# Problem
Set down the records again, keeping each line exactly as it is.
::::::
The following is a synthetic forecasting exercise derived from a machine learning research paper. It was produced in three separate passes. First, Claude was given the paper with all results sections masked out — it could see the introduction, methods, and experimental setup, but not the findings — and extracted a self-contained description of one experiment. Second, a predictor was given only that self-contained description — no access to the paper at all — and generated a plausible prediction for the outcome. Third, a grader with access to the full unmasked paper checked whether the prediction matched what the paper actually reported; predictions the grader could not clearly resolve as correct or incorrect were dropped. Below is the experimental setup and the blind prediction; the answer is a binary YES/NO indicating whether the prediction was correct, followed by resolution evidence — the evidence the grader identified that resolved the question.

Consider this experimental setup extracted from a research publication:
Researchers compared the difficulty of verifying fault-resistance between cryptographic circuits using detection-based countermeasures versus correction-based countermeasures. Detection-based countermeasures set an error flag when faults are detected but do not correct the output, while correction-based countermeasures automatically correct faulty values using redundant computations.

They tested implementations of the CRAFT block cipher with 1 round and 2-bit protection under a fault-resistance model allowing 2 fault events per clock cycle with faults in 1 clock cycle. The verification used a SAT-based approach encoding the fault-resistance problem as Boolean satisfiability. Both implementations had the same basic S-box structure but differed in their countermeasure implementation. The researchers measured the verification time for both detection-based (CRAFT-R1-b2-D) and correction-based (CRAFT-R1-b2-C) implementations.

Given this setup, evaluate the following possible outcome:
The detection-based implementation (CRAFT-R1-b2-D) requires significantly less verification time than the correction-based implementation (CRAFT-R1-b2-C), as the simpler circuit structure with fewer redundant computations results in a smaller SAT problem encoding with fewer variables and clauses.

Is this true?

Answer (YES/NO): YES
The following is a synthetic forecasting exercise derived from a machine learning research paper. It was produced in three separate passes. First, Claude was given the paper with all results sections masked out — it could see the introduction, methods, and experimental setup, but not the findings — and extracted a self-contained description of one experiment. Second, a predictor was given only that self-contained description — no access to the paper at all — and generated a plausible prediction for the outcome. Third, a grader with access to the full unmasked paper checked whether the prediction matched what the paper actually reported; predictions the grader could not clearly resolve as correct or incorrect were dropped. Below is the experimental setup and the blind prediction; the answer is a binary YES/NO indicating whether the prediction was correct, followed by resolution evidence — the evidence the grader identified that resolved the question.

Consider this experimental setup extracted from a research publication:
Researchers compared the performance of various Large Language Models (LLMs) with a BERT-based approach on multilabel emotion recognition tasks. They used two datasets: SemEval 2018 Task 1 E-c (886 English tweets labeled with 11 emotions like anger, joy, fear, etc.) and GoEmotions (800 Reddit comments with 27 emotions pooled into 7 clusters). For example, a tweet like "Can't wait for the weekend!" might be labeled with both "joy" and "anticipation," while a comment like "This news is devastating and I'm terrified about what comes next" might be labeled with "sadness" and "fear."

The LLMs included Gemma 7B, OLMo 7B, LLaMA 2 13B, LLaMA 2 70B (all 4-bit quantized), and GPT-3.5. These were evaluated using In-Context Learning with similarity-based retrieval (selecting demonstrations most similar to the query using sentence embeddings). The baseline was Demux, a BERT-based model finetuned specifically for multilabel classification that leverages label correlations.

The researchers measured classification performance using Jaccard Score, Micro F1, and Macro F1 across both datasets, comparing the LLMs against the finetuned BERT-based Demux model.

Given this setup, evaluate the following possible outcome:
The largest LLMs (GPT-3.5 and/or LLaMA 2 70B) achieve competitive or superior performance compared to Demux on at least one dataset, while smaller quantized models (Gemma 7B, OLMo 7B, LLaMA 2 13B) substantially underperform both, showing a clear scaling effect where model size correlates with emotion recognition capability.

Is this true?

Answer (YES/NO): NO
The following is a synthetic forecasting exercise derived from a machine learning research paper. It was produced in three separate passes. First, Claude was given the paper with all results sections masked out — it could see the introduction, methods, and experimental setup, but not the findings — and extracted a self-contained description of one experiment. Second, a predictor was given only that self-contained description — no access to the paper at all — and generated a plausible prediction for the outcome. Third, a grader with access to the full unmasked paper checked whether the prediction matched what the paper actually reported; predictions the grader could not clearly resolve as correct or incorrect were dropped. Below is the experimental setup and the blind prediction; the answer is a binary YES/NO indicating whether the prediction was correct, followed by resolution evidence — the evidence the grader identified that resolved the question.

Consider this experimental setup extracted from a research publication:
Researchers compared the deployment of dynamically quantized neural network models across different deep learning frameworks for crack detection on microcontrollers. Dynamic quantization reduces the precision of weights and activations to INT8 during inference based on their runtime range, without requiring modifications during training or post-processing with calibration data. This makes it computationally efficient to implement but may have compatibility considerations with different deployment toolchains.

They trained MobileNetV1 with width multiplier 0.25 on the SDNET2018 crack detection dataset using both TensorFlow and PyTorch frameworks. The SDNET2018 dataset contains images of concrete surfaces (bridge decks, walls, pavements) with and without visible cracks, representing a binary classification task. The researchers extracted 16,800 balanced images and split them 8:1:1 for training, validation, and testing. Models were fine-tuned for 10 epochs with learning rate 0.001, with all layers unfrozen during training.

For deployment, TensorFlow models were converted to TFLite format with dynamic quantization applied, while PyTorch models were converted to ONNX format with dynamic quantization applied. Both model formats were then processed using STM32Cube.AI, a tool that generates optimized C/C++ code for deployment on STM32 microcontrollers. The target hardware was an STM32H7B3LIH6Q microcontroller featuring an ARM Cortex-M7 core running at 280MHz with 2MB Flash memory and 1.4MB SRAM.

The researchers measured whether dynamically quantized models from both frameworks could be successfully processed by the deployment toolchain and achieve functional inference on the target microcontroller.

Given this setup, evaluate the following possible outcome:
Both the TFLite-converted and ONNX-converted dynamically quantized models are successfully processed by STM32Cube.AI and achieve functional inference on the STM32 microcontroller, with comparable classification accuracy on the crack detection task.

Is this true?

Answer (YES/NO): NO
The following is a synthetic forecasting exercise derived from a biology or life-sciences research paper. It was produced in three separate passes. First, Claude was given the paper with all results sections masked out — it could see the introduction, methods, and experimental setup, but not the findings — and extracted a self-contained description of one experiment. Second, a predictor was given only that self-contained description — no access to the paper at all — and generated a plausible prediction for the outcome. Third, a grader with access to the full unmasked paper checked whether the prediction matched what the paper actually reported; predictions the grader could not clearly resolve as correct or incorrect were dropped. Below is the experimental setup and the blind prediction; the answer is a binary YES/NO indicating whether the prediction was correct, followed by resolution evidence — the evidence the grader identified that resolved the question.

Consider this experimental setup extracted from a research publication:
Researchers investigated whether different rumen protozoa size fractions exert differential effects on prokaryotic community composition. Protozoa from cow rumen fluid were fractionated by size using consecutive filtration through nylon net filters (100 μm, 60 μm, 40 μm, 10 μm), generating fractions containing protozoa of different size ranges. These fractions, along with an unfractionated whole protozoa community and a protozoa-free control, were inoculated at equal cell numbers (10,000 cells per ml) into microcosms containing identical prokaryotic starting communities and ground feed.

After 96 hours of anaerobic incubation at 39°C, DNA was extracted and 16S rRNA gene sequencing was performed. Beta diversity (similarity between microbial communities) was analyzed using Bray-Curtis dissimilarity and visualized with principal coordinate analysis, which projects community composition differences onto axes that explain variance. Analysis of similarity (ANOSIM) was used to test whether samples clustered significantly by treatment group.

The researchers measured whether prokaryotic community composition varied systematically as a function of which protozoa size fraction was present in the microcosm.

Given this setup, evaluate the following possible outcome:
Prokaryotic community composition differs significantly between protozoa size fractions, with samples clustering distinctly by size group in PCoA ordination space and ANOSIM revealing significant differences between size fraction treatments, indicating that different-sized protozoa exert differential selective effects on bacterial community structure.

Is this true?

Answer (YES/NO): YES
::::::
# Exercise output
The following is a synthetic forecasting exercise derived from a machine learning research paper. It was produced in three separate passes. First, Claude was given the paper with all results sections masked out — it could see the introduction, methods, and experimental setup, but not the findings — and extracted a self-contained description of one experiment. Second, a predictor was given only that self-contained description — no access to the paper at all — and generated a plausible prediction for the outcome. Third, a grader with access to the full unmasked paper checked whether the prediction matched what the paper actually reported; predictions the grader could not clearly resolve as correct or incorrect were dropped. Below is the experimental setup and the blind prediction; the answer is a binary YES/NO indicating whether the prediction was correct, followed by resolution evidence — the evidence the grader identified that resolved the question.

Consider this experimental setup extracted from a research publication:
Researchers compared the difficulty of verifying fault-resistance between cryptographic circuits using detection-based countermeasures versus correction-based countermeasures. Detection-based countermeasures set an error flag when faults are detected but do not correct the output, while correction-based countermeasures automatically correct faulty values using redundant computations.

They tested implementations of the CRAFT block cipher with 1 round and 2-bit protection under a fault-resistance model allowing 2 fault events per clock cycle with faults in 1 clock cycle. The verification used a SAT-based approach encoding the fault-resistance problem as Boolean satisfiability. Both implementations had the same basic S-box structure but differed in their countermeasure implementation. The researchers measured the verification time for both detection-based (CRAFT-R1-b2-D) and correction-based (CRAFT-R1-b2-C) implementations.

Given this setup, evaluate the following possible outcome:
The detection-based implementation (CRAFT-R1-b2-D) requires significantly less verification time than the correction-based implementation (CRAFT-R1-b2-C), as the simpler circuit structure with fewer redundant computations results in a smaller SAT problem encoding with fewer variables and clauses.

Is this true?

Answer (YES/NO): YES
The following is a synthetic forecasting exercise derived from a machine learning research paper. It was produced in three separate passes. First, Claude was given the paper with all results sections masked out — it could see the introduction, methods, and experimental setup, but not the findings — and extracted a self-contained description of one experiment. Second, a predictor was given only that self-contained description — no access to the paper at all — and generated a plausible prediction for the outcome. Third, a grader with access to the full unmasked paper checked whether the prediction matched what the paper actually reported; predictions the grader could not clearly resolve as correct or incorrect were dropped. Below is the experimental setup and the blind prediction; the answer is a binary YES/NO indicating whether the prediction was correct, followed by resolution evidence — the evidence the grader identified that resolved the question.

Consider this experimental setup extracted from a research publication:
Researchers compared the performance of various Large Language Models (LLMs) with a BERT-based approach on multilabel emotion recognition tasks. They used two datasets: SemEval 2018 Task 1 E-c (886 English tweets labeled with 11 emotions like anger, joy, fear, etc.) and GoEmotions (800 Reddit comments with 27 emotions pooled into 7 clusters). For example, a tweet like "Can't wait for the weekend!" might be labeled with both "joy" and "anticipation," while a comment like "This news is devastating and I'm terrified about what comes next" might be labeled with "sadness" and "fear."

The LLMs included Gemma 7B, OLMo 7B, LLaMA 2 13B, LLaMA 2 70B (all 4-bit quantized), and GPT-3.5. These were evaluated using In-Context Learning with similarity-based retrieval (selecting demonstrations most similar to the query using sentence embeddings). The baseline was Demux, a BERT-based model finetuned specifically for multilabel classification that leverages label correlations.

The researchers measured classification performance using Jaccard Score, Micro F1, and Macro F1 across both datasets, comparing the LLMs against the finetuned BERT-based Demux model.

Given this setup, evaluate the following possible outcome:
The largest LLMs (GPT-3.5 and/or LLaMA 2 70B) achieve competitive or superior performance compared to Demux on at least one dataset, while smaller quantized models (Gemma 7B, OLMo 7B, LLaMA 2 13B) substantially underperform both, showing a clear scaling effect where model size correlates with emotion recognition capability.

Is this true?

Answer (YES/NO): NO
The following is a synthetic forecasting exercise derived from a machine learning research paper. It was produced in three separate passes. First, Claude was given the paper with all results sections masked out — it could see the introduction, methods, and experimental setup, but not the findings — and extracted a self-contained description of one experiment. Second, a predictor was given only that self-contained description — no access to the paper at all — and generated a plausible prediction for the outcome. Third, a grader with access to the full unmasked paper checked whether the prediction matched what the paper actually reported; predictions the grader could not clearly resolve as correct or incorrect were dropped. Below is the experimental setup and the blind prediction; the answer is a binary YES/NO indicating whether the prediction was correct, followed by resolution evidence — the evidence the grader identified that resolved the question.

Consider this experimental setup extracted from a research publication:
Researchers compared the deployment of dynamically quantized neural network models across different deep learning frameworks for crack detection on microcontrollers. Dynamic quantization reduces the precision of weights and activations to INT8 during inference based on their runtime range, without requiring modifications during training or post-processing with calibration data. This makes it computationally efficient to implement but may have compatibility considerations with different deployment toolchains.

They trained MobileNetV1 with width multiplier 0.25 on the SDNET2018 crack detection dataset using both TensorFlow and PyTorch frameworks. The SDNET2018 dataset contains images of concrete surfaces (bridge decks, walls, pavements) with and without visible cracks, representing a binary classification task. The researchers extracted 16,800 balanced images and split them 8:1:1 for training, validation, and testing. Models were fine-tuned for 10 epochs with learning rate 0.001, with all layers unfrozen during training.

For deployment, TensorFlow models were converted to TFLite format with dynamic quantization applied, while PyTorch models were converted to ONNX format with dynamic quantization applied. Both model formats were then processed using STM32Cube.AI, a tool that generates optimized C/C++ code for deployment on STM32 microcontrollers. The target hardware was an STM32H7B3LIH6Q microcontroller featuring an ARM Cortex-M7 core running at 280MHz with 2MB Flash memory and 1.4MB SRAM.

The researchers measured whether dynamically quantized models from both frameworks could be successfully processed by the deployment toolchain and achieve functional inference on the target microcontroller.

Given this setup, evaluate the following possible outcome:
Both the TFLite-converted and ONNX-converted dynamically quantized models are successfully processed by STM32Cube.AI and achieve functional inference on the STM32 microcontroller, with comparable classification accuracy on the crack detection task.

Is this true?

Answer (YES/NO): NO
The following is a synthetic forecasting exercise derived from a biology or life-sciences research paper. It was produced in three separate passes. First, Claude was given the paper with all results sections masked out — it could see the introduction, methods, and experimental setup, but not the findings — and extracted a self-contained description of one experiment. Second, a predictor was given only that self-contained description — no access to the paper at all — and generated a plausible prediction for the outcome. Third, a grader with access to the full unmasked paper checked whether the prediction matched what the paper actually reported; predictions the grader could not clearly resolve as correct or incorrect were dropped. Below is the experimental setup and the blind prediction; the answer is a binary YES/NO indicating whether the prediction was correct, followed by resolution evidence — the evidence the grader identified that resolved the question.

Consider this experimental setup extracted from a research publication:
Researchers investigated whether different rumen protozoa size fractions exert differential effects on prokaryotic community composition. Protozoa from cow rumen fluid were fractionated by size using consecutive filtration through nylon net filters (100 μm, 60 μm, 40 μm, 10 μm), generating fractions containing protozoa of different size ranges. These fractions, along with an unfractionated whole protozoa community and a protozoa-free control, were inoculated at equal cell numbers (10,000 cells per ml) into microcosms containing identical prokaryotic starting communities and ground feed.

After 96 hours of anaerobic incubation at 39°C, DNA was extracted and 16S rRNA gene sequencing was performed. Beta diversity (similarity between microbial communities) was analyzed using Bray-Curtis dissimilarity and visualized with principal coordinate analysis, which projects community composition differences onto axes that explain variance. Analysis of similarity (ANOSIM) was used to test whether samples clustered significantly by treatment group.

The researchers measured whether prokaryotic community composition varied systematically as a function of which protozoa size fraction was present in the microcosm.

Given this setup, evaluate the following possible outcome:
Prokaryotic community composition differs significantly between protozoa size fractions, with samples clustering distinctly by size group in PCoA ordination space and ANOSIM revealing significant differences between size fraction treatments, indicating that different-sized protozoa exert differential selective effects on bacterial community structure.

Is this true?

Answer (YES/NO): YES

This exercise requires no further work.